En 2009, Campoberry inició en Güemes una plantación pionera de apenas diez hectáreas. Lo que entonces parecía una apuesta todavía incierta ha terminado evolucionando hacia una estructura agrícola mucho más amplia, apoyada en la producción ecológica y convencional, la colaboración con otros agricultores y una estrategia orientada tanto al mercado nacional como europeo.
Con el paso de los años, la empresa ha ido ampliando su presencia productiva y comercial hasta articular una red de explotaciones repartidas entre Cantabria, Asturias, Galicia y País Vasco, consolidando un modelo que combina cultivo propio, asesoramiento técnico y planificación comercial.
El clima atlántico como aliado
El arándano necesita humedad, temperaturas moderadas y un manejo exigente del suelo y del agua. Condiciones que el norte peninsular puede ofrecer de forma natural y que permiten obtener frutos especialmente valorados por su equilibrio entre dulzor y acidez, firmeza y conservación.
Precisamente ahí reside parte del interés que despierta hoy este cultivo en Cantabria. No se trata únicamente de producir más, sino de producir un fruto capaz de diferenciarse por calidad y adaptación al territorio.
Campoberry trabaja además con distintas variedades y calendarios de recolección que permiten escalonar la producción y ampliar la disponibilidad del arándano durante buena parte de la campaña. Una planificación imprescindible en un mercado donde la regularidad y la capacidad de suministro resultan cada vez más determinantes.
Mucho más que plantar arándanos
Uno de los aspectos más interesantes del proyecto desarrollado en Güemes es que trasciende la simple explotación agrícola.
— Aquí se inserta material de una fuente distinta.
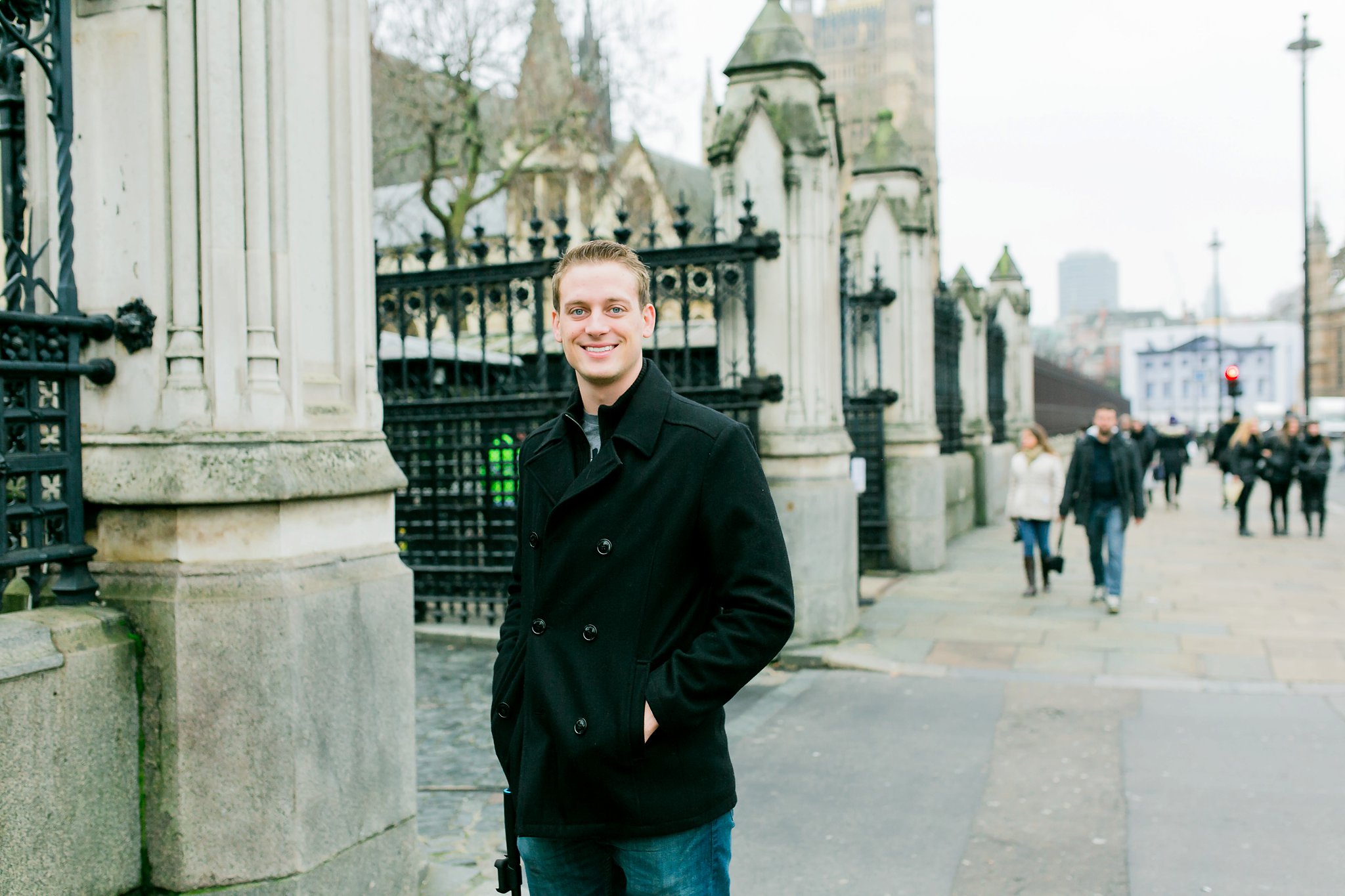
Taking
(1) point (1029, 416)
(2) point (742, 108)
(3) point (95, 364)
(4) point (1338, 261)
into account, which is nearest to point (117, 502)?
(3) point (95, 364)

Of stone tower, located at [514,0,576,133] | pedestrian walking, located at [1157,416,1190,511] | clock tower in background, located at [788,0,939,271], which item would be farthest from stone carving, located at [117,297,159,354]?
clock tower in background, located at [788,0,939,271]

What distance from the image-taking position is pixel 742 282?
8539 mm

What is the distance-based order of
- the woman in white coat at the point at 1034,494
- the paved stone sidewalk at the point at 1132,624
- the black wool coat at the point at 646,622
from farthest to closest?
the woman in white coat at the point at 1034,494 < the paved stone sidewalk at the point at 1132,624 < the black wool coat at the point at 646,622

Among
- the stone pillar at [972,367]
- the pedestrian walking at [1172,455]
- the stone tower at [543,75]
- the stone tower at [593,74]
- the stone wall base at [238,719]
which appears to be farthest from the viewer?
the stone tower at [593,74]

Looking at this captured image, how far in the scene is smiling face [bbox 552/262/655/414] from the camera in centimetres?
235

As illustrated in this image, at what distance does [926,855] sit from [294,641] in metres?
2.58

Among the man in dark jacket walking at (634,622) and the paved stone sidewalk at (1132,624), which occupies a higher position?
the man in dark jacket walking at (634,622)

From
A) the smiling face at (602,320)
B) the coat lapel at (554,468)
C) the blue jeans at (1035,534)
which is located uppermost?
the smiling face at (602,320)

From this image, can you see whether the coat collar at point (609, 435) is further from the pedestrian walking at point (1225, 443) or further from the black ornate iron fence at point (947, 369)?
the pedestrian walking at point (1225, 443)

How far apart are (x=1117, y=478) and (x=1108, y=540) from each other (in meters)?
0.57

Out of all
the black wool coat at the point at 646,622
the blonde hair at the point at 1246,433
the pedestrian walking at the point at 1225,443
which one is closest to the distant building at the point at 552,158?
the blonde hair at the point at 1246,433

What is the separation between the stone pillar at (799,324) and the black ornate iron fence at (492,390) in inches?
7.5

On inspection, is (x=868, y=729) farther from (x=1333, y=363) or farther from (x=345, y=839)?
(x=1333, y=363)

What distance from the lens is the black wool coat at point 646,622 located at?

La empresa ha ido construyendo un modelo basado también en la colaboración con productores, la transferencia de conocimiento técnico y la profesionalización del sector.
Selección varietal, conservación, manejo agronómico, logística o comercialización forman hoy parte de una estructura mucho más compleja de lo que suele percibirse desde fuera cuando se habla de frutos rojos.
Y precisamente esa evolución ayuda también a entender cómo está cambiando parte del campo cántabro: explotaciones más especializadas, cultivos orientados al valor añadido y una agricultura capaz de convivir con nuevas demandas de consumo sin perder el vínculo con el territorio.
El valor de un fruto ligado al territorio
El auge del arándano conecta además con una realidad cada vez más visible en la gastronomía contemporánea: la búsqueda de productos saludables, de proximidad y con identidad propia.
Rico en antioxidantes, vitaminas y compuestos fenólicos, el arándano ha encontrado espacio tanto en la cocina doméstica como en pastelería, desayunos, heladería o cocina creativa. Pero detrás de esa popularidad existe también una importante dimensión agrícola que rara vez ocupa el primer plano.
En Cantabria, este tipo de proyectos representan además una oportunidad para fijar actividad en el medio rural y abrir nuevas posibilidades dentro de un sector que necesita encontrar fórmulas viables de futuro.
Güemes y el futuro del fruto rojo
La previsión de crecimiento planteada por Campoberry —con el objetivo de alcanzar entre 800 y 1.000 toneladas anuales en los próximos años— refleja hasta qué punto el cultivo del arándano continúa ganando dimensión en el norte de España.
Pero más allá de las cifras, el interés del proyecto está también en lo que simboliza: una agricultura que incorpora innovación, planificación y especialización sin desligarse del paisaje donde nace.
Porque el arándano de Güemes no habla únicamente de fruta. Habla también de un campo cántabro que busca futuro sin dejar atrás el paisaje del que forma parte.